General Motors, Tiger Woods end endorsement deal
CHICAGO (Reuters) - General Motors Corp and popular professional golfer Tiger Woods said on Monday that they would end their endorsement deal at the end of the year.
GM, which has warned it will soon run short of cash and is asking the U.S. government for financial support amid the economic slowdown, and Woods, who is recovering from reconstructive knee surgery, called the arrangement "mutual and amicable."
They cited a desire by the golfer for more personal time with a second baby due in late winter, as well as a need for GM to cut costs as it struggles with declining demand in the U.S. market.
"In light of the news coming out of Washington, this decision is the result of discussions that started earlier in the year, and the timing of this agreement with these other activities is purely coincidental," said Mark LaNeve, GM's North American vice president of sales, in a statement.
The Detroit automaker, which spends heavily in golf, has been slashing marketing costs across all venues, previously disclosing reduced spending on motorsports, as well as eliminating television ads next year during such events as the Oscars and Emmy award shows and the National Football League's Super Bowl championship game.
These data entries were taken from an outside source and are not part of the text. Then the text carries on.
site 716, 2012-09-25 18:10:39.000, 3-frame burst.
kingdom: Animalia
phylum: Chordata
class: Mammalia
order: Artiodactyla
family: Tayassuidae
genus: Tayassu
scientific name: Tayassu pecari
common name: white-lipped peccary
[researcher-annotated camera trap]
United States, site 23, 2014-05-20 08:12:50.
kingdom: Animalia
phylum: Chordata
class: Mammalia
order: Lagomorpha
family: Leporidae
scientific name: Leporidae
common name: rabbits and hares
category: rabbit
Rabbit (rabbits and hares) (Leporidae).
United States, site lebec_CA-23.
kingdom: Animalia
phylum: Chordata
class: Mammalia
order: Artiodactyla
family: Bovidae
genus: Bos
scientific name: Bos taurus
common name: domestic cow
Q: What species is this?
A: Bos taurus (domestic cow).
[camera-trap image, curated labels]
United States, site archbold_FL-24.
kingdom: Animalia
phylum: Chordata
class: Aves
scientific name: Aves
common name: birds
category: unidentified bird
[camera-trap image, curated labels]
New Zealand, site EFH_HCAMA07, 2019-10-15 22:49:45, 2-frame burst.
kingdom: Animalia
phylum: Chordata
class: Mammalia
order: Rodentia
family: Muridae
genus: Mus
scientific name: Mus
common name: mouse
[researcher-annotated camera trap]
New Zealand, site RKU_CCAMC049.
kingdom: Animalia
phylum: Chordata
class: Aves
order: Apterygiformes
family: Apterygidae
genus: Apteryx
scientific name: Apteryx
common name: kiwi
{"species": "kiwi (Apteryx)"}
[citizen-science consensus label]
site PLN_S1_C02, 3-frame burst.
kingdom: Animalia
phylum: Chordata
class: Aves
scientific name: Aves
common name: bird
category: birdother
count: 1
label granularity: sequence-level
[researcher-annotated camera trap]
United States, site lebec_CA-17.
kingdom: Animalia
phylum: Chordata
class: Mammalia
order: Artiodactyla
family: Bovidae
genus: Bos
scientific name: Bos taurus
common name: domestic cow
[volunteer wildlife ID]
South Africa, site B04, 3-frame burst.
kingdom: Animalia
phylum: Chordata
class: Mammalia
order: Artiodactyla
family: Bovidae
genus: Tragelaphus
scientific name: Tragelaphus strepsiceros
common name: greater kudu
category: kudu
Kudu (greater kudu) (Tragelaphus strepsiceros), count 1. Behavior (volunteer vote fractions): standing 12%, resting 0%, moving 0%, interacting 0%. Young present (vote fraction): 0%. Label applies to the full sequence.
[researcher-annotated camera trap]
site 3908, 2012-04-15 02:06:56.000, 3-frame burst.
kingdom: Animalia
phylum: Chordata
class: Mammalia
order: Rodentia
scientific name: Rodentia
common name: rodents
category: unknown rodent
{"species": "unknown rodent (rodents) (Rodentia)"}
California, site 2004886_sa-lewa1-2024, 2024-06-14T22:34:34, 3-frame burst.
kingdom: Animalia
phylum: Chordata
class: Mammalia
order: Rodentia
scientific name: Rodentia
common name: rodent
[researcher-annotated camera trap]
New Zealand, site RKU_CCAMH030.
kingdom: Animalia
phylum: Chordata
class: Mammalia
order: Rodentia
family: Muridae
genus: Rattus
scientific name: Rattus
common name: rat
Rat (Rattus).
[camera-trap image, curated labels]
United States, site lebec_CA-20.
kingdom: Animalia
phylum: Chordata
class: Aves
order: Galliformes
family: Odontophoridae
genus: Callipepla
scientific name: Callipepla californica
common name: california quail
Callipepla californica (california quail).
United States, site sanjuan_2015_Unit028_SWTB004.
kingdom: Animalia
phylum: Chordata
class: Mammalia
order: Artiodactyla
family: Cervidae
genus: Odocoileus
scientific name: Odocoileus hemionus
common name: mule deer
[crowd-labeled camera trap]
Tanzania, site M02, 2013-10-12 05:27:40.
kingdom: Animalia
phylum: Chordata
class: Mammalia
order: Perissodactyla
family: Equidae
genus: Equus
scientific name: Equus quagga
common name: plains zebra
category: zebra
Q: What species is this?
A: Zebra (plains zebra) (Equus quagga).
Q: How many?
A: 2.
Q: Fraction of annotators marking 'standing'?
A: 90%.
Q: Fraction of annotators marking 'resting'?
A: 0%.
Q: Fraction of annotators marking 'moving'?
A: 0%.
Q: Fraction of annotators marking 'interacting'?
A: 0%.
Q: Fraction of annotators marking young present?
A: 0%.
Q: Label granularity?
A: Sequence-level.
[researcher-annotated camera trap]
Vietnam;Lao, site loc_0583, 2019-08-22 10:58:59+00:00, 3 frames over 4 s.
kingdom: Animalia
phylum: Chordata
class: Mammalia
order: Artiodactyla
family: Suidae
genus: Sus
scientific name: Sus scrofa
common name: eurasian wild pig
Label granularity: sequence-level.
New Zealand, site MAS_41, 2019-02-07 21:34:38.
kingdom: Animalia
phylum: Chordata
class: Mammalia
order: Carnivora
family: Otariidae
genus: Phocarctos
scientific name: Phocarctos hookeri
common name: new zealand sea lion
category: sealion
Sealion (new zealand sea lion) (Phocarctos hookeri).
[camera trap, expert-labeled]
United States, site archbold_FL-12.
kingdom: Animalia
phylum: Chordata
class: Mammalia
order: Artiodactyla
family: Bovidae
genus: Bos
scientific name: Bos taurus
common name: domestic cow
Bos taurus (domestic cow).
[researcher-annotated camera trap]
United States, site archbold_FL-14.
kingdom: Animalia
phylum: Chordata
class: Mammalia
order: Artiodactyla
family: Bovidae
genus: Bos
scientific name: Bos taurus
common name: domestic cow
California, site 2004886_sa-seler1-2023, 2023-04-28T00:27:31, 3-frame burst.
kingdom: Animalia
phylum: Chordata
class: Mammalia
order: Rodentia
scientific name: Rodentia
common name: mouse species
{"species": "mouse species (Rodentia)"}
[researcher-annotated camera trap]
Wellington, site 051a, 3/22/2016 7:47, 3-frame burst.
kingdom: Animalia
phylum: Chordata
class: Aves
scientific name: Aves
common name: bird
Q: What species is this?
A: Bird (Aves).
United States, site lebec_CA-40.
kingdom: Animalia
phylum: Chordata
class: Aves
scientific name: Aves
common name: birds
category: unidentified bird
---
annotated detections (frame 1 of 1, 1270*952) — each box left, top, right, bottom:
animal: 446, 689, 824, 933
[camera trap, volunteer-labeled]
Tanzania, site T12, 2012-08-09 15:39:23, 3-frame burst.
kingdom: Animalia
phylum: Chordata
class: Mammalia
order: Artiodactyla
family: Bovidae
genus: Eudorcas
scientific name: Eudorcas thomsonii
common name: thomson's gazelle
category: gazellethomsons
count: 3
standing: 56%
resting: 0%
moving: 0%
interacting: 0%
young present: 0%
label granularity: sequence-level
Terms of the arrangement were not disclosed although GM spokesman Pete Ternes said it ends the automaker's five-year deal with Woods a year early. Woods will continue to drive Buick vehicles through 2009.
For the past nine years, Woods has endorsed GM products around the world and been heavily associated with the Buick brand in the U.S., Canadian and Chinese markets.
Woods, 32, ended his year in June for the knee surgery after winning four of six tournaments in which he played.
The golfer, whom BusinessWeek magazine in October ranked the most powerful person in the sports industry, has said he intends to return to the tour some time in 2009, but will not be at full strength until 2010.
GM has deals through 2010 as the title sponsor of two PGA Tour events: the Buick Invitational in La Jolla, California, and the Buick Open in Grand Blanc, Michigan.
Buick has been involved with golf since 1950, when it became one of the PGA Tour's initial sponsors, and it is still the tour's official car through 2010.
GM's overall vehicle sales were off 20.4 percent through October, while Buick brand sales were down 23.6 percent.
GM also is in talks with the PGA of America about its sponsorship contract, Ternes said.
Last week, Larry Peck, Buick and Pontiac's promotions manager, told Reuters that everything at the automaker was fair game for cuts in spending. He added GM already has canceled such back-of-the-house spending as dealer contests and hospitality at its golf events.
GM cut its golf ad spending by almost 54 percent to $10.8 million in the first six months of 2008, according to TNS Media Intelligence. Its spending on sponsorships, mostly focused on sports, also is likely to be down from last year's $235 million to $240 million range, IEG Sponsorship Report said.